The New York Times reports this morning that Somalia’s transition government, backed by the Ethiopian military, has taken back the Somali capital Mogadishu from the Islamic Court Union. Sheikh Sharif Sheikh Ahmed, leader of the ICU, has apparently resigned, and the nation’s transitional government now has to bring peace to a shattered city. Even with the routing of the ICU, Reuters reports, warlords still rule the streets of Mogadishu as most of the city’s residents remain behind bolted doors.
I’ve followed this story for the last few weeks for several reasons. One, my neighborhood in Washington, D.C., is pretty much at the center of Ethiopian culture in the National Capital. Washington has the largest population of Ethiopians outside of Africa, and I have been amazed at how friendly, diligent and warm-hearted the Ethiopian immigrants in the city have been over the last decade.

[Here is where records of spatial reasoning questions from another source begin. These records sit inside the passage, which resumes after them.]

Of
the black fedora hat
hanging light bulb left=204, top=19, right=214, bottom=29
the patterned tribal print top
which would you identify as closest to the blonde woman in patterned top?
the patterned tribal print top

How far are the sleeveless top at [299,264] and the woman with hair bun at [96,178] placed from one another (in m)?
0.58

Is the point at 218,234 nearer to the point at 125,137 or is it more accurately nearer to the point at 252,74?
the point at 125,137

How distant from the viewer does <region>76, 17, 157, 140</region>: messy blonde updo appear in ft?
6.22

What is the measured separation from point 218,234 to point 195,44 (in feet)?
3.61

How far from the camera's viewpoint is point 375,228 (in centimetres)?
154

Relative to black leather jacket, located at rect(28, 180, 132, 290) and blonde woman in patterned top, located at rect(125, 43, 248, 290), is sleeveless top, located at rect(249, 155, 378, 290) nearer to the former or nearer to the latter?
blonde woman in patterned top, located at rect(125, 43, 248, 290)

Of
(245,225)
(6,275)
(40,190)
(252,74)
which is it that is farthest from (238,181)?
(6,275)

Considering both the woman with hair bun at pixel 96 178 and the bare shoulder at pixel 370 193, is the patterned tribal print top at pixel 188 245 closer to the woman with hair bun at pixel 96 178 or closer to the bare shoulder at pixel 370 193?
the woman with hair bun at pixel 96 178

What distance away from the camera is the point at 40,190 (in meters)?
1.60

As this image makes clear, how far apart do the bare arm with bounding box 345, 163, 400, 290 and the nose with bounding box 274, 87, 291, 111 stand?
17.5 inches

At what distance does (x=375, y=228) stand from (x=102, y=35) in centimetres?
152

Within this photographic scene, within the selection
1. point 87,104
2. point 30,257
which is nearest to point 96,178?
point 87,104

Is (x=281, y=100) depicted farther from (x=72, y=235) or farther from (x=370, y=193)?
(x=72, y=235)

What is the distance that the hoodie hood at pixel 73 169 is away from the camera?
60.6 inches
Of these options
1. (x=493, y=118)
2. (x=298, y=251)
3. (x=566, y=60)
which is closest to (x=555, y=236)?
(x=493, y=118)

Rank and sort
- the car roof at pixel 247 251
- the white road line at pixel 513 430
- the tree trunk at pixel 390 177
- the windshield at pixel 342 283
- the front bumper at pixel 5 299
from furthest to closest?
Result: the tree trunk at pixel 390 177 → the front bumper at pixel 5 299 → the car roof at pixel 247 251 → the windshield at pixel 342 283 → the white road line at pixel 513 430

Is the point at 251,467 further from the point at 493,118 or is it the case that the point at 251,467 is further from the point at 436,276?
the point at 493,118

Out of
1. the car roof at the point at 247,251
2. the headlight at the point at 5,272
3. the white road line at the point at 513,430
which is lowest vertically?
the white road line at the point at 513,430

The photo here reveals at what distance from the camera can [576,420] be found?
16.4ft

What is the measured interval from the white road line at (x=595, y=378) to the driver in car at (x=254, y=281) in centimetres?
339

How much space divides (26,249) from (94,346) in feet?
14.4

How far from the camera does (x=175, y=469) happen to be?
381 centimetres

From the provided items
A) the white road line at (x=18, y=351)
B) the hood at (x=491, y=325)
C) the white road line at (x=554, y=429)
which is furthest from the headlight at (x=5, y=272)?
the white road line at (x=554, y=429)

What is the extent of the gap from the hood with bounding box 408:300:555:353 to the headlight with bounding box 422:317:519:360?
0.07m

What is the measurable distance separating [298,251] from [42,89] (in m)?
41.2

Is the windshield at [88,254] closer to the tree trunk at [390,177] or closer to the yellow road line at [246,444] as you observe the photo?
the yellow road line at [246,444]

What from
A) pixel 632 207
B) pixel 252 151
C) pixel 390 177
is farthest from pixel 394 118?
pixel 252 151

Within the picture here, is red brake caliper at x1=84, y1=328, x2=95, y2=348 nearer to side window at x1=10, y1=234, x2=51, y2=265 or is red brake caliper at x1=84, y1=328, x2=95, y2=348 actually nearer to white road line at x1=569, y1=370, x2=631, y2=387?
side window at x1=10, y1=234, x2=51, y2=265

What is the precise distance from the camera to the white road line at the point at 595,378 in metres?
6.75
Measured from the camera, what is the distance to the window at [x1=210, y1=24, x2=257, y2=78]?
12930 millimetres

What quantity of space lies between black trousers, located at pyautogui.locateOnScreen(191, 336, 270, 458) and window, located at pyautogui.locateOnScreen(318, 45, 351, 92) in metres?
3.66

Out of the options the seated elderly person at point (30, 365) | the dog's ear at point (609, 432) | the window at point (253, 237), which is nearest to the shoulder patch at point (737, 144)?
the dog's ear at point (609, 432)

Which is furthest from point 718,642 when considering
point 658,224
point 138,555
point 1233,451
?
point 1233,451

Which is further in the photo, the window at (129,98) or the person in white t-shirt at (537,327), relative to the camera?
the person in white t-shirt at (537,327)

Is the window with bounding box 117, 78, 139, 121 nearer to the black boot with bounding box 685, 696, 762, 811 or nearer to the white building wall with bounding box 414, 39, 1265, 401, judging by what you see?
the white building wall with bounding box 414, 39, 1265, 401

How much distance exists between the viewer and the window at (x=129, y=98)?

And I know those same people have watched cautiously as the Ethiopian military, the strongest in East Africa, backed Somalia’s transitional government. When the military campaign started earlier this week, I wondered what it must be like for the city’s Ethiopians, many of whom left that country and came to Washington during the 30-year civil war that led to Eritrea’s independence.
I’ve also watched the conflict in Somalia because, in my own mind, I draw parallels to the situation in Darfur, where armed militants, the Janjaweed, are killing and pillaging. After seeing the swift victory in Mogadishu (which, I should add, came at a bitter price with the death of more than 1,000 Islamic fighters, most of whom, the Times reports, were adolescent boys), I have to ask what a military intervention in Darfur could accomplish.
I am loathe to support a military option for anything, but with the toll the Janjaweed have taken in Darfur, a swift military campaign could likely end the genocide there.